The luxury of fresh, cold drinking water on tap is the norm for most in Midwestern America, not the exception. Because of this convenience, it’s easy to forget the multitude of factors affecting the health of our drinking water. Though farmland has decreased with industrialization, “Midwest” still brings to mind images of seemingly endless fields of corn. The Midwest’s production of staple crops such as corn and soy feeds thousands, but at a price. In order to profitably grow acres and acres of the same crop, farmers need to use chemical fertilizers and pesticides, like atrazine, to ensure a successful harvest. Atrazine, used on nearly 75% of corn fields in the U.S., has recently been linked to harmful effects on women’s fertility.
A study published last month in the journal Environmental Research has linked atrazine in tap water to lower estrogen levels and irregularities in menstrual cycles. Women who were exposed to twice the level of atrazine in their drinking water as the control group were five times more likely to experience these negative effects. Those who consumed more than two glasses of atrazine-tainted water daily were even more likely to experience menstrual irregularities. Though EPA regulations limit the permissible amount of atrazine in drinking water to 3 parts per billion, levels recorded during the study were significantly lower than average (0.7 parts per billion) due to drought and decreased storm runoff. This study demonstrates that this ubiquitous chemical has a significant impact on women’s health at even a fraction of the EPA’s accepted levels.
After a flood of studies linking atrazine to negative health effects such as cancer, the EPA is reviewing whether the pesticide is suitable for use at all. The European Union has already banned it from agricultural use. Michigan alone had close to 6,221,500 acres of cultivated cropland in 2007 and it’s likely that much of it was sprayed with the pesticide atrazine.
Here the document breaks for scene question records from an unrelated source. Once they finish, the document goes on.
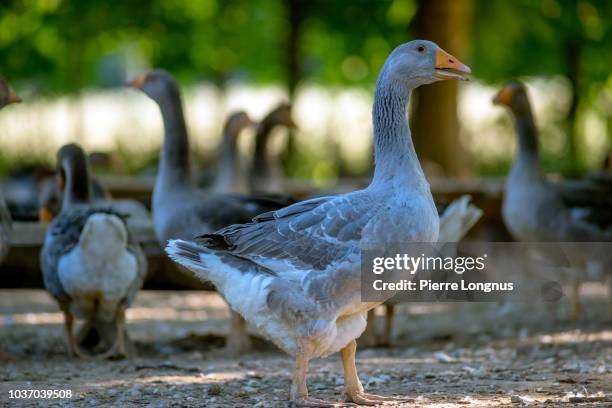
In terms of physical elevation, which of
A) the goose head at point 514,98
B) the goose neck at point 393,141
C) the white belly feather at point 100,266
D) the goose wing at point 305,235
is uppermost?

Through irrigation and rainfall, the chemical is carried into streams and into the water tables we rely on for clean drinking water.
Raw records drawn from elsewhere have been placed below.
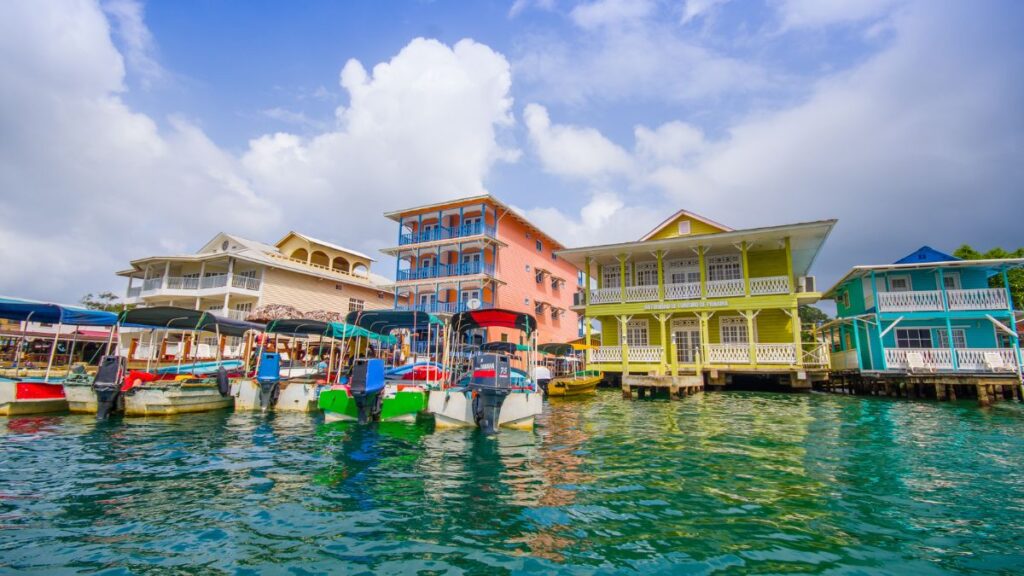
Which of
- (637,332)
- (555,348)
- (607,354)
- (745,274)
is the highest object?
(745,274)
Food production, water quality and health are inextricably linked to one another as shown by atrazine’s effect on women’s fertility. Ecofeminists are acutely aware of the balance between human actions and our natural ecosystem and, in turn, how the changes to the environment affect the most vulnerable people, who are disproportionately women and the poor. Atrazine is only one of the many chemicals produced by agricultural and industrial development that ecofeminists seek to eliminate in their fight to strike a more healthy balance between humankind and nature. By being more aware of what goes into the food and water we consume, we can better understand our relationship with our ecosystem and begin to make more informed decisions that will create a better life for humans and our environment.